Atrapados en el espejo
O sea que hay un error. Y ese error consiste en vivir pendientes del reflejo de los demás. Su mirada, real o imaginaria, se convierte en el espejo donde quedamos atrapados. Ya no nos percibimos solo desde dentro (autopercepción), sino que nos vemos y evaluamos desde fuera. La imagen que refleja el espejo, aunque plana, bidimensional, invertida y frágil, suplanta la presencia; la apariencia sustituye la esencia.
El retrato de Dorian Gray
Este atrapamiento en el espejo se halla muy bien simbolizado en la novela El retrato de Dorian Gray, de Oscar Wilde (1890/2010). Dorian Gray era un joven sumamente agraciado. Quiso el destino que el físico de Dorian llamase la atención de un renombrado artista, y éste emprendió la tarea de pintar su retrato. También atrajo el interés del diletante Lord Henry que se encargó de enseñar a Dorian los modos y maneras para desenvolverse en un mundo de sofisticación.
Con halagos Lord Henry sedujo a Dorian y le hizo creer que era muy especial debido a su excepcional belleza física. Convenció al joven de que estaba obligado a conservarla. Pero ¿cómo se pueden evitar los estragos del tiempo? Dorian empezó a estar muy preocupado por su apariencia. Qué pena, pensó que la imagen del cuadro siempre le mostraría como un joven radiante, feliz y guapo, mientras que él envejecería y se iría deteriorando.
«Me haré viejo, horrible, espantoso. Pero la imagen de este cuadro continuará siempre. ¡Si fuese al revés! ¡Si yo me conservase siempre joven y el retrato envejeciera! Daría cualquier cosa por eso! ¡Daría el alma!»
Y eso fue lo que sucedió. Los años pasaron sin que su físico mostrara el menor signo de envejecimiento o de cambios. A los 50 años parecía que tuviera 20. Ninguna arruga que pudiera reflejar las preocupaciones de la vida surcaba su rostro. Su secreto era el retrato, que envejecía por él y mostraba la fealdad de una existencia vivida sin sentimientos. Pero Dorian había escondido el retrato y nunca lo miraba.

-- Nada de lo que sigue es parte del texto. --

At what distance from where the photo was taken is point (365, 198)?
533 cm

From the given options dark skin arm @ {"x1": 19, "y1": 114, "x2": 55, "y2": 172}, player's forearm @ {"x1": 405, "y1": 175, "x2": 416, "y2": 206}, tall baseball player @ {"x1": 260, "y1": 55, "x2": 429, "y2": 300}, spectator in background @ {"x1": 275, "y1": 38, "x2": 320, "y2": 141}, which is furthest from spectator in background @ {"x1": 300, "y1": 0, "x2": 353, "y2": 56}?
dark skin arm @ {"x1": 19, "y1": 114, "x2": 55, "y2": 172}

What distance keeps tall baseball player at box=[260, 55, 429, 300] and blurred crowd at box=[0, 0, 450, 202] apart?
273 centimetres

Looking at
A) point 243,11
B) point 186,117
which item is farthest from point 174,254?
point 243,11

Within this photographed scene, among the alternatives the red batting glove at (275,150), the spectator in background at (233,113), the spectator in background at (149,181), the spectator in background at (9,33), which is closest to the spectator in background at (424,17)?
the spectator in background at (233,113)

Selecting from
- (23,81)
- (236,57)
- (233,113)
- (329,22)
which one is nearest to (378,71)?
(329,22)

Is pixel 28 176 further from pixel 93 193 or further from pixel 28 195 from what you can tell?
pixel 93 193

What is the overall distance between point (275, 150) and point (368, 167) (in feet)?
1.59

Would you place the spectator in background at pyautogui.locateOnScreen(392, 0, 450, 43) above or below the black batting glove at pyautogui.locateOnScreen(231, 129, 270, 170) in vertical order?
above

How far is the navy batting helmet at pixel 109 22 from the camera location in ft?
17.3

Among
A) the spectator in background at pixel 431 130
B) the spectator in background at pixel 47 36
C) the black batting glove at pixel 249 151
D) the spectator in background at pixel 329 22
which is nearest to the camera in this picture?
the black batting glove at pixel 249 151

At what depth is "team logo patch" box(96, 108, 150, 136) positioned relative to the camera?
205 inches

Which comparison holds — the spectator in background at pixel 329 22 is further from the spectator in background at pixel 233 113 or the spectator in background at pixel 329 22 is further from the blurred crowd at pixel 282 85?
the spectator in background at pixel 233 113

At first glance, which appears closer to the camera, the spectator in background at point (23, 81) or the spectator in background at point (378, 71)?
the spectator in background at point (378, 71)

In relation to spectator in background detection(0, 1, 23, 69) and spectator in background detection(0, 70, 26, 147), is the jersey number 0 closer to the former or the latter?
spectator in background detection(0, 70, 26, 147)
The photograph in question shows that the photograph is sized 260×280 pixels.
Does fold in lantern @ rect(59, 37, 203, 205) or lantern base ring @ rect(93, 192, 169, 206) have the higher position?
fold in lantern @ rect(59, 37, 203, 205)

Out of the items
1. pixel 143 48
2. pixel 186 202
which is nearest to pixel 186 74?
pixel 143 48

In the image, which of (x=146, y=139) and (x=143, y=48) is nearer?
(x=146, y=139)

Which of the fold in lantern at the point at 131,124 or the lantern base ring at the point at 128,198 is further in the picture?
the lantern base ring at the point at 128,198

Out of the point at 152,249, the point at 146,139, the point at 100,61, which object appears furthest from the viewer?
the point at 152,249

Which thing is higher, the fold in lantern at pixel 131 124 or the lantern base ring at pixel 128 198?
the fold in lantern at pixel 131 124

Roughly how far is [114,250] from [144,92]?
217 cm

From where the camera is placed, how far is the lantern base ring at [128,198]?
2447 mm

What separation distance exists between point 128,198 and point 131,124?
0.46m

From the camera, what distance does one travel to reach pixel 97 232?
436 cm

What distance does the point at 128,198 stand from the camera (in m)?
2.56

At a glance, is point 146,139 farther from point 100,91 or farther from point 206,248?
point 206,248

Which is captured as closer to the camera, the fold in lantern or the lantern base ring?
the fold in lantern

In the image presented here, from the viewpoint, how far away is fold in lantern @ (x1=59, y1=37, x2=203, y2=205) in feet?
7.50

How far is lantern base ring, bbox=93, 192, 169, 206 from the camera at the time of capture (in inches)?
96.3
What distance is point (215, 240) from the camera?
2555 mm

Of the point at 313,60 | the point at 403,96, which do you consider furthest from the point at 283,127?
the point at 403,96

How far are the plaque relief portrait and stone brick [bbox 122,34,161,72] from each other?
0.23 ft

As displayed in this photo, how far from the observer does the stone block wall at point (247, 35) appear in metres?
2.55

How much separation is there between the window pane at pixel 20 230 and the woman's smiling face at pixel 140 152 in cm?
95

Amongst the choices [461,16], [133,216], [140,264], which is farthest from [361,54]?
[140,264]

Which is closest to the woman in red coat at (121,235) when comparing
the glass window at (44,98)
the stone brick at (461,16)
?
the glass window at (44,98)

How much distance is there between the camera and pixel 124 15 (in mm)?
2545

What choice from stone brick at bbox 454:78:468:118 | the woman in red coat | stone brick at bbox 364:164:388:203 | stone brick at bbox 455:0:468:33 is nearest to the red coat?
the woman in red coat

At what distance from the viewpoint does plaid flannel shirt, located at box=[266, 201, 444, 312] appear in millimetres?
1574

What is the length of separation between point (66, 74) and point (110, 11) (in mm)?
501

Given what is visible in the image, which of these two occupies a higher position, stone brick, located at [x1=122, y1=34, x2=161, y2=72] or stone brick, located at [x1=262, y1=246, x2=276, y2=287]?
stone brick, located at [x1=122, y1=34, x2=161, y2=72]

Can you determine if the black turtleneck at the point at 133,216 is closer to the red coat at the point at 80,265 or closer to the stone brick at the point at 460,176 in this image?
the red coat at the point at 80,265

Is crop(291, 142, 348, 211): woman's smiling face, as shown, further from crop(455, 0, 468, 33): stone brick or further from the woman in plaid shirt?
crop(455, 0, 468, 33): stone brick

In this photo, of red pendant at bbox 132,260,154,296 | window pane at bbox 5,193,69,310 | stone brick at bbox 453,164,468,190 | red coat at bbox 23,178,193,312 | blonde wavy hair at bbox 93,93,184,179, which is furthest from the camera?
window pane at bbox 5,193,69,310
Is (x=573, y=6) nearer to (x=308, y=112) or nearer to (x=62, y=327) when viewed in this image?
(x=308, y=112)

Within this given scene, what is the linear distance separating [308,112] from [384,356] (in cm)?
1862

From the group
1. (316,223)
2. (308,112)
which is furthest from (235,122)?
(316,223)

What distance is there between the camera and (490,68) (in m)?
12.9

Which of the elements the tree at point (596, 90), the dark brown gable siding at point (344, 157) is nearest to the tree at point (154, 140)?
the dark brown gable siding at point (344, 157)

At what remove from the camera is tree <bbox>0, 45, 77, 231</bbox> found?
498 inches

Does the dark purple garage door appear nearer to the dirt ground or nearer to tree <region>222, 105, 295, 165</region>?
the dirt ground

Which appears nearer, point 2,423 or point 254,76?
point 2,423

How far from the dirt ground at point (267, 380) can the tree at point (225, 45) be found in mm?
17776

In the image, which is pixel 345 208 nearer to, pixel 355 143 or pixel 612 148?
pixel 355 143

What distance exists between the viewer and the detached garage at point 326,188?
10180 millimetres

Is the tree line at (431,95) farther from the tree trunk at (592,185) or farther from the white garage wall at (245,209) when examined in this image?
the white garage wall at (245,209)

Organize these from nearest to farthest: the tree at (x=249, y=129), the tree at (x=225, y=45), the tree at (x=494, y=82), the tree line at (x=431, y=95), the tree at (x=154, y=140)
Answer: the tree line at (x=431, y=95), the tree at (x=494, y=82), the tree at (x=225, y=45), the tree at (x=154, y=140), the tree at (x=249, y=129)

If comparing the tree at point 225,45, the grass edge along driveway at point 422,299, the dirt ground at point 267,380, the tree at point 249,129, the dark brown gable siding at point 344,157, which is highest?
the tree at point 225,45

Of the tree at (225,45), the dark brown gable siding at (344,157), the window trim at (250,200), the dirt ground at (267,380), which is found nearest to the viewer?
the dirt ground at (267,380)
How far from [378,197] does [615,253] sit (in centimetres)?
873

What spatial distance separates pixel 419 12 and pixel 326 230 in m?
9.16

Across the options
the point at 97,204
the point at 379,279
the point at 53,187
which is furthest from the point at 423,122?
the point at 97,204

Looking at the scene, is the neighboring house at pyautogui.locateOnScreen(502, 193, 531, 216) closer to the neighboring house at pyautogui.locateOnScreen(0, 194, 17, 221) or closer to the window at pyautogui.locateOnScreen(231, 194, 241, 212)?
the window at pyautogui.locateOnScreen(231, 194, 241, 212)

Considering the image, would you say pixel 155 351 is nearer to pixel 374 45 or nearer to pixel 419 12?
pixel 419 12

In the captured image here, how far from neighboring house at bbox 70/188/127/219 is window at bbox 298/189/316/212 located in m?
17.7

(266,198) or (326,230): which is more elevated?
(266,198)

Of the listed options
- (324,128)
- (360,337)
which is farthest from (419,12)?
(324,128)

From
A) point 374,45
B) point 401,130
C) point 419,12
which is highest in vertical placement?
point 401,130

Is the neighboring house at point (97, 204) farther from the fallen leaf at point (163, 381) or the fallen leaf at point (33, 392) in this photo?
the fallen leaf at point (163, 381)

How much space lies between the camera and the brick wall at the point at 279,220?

Aparte de Dorian, nadie conocía la existencia del cuadro con excepción del pintor y de Lord Henry. Cuando el artista quiso ver de nuevo el retrato, Dorian le asesinó. No obstante, al final Dorian no pudo resistir por más tiempo la curiosidad que sentía, ni la inquietud creciente que le atormentaba por dentro. Se arriesgó a ir hasta el sótano donde lo guardaba y descorrió el velo que cubría el cuadro. La expresión retorcida y torturada del rostro envejecido que vio le causó tal horror que cogió un puñal y rasgó el lienzo. A la mañana siguiente, sus sirvientes encontraron a Dorian caído en el suelo frente al cuadro, con un puñal clavado en el corazón.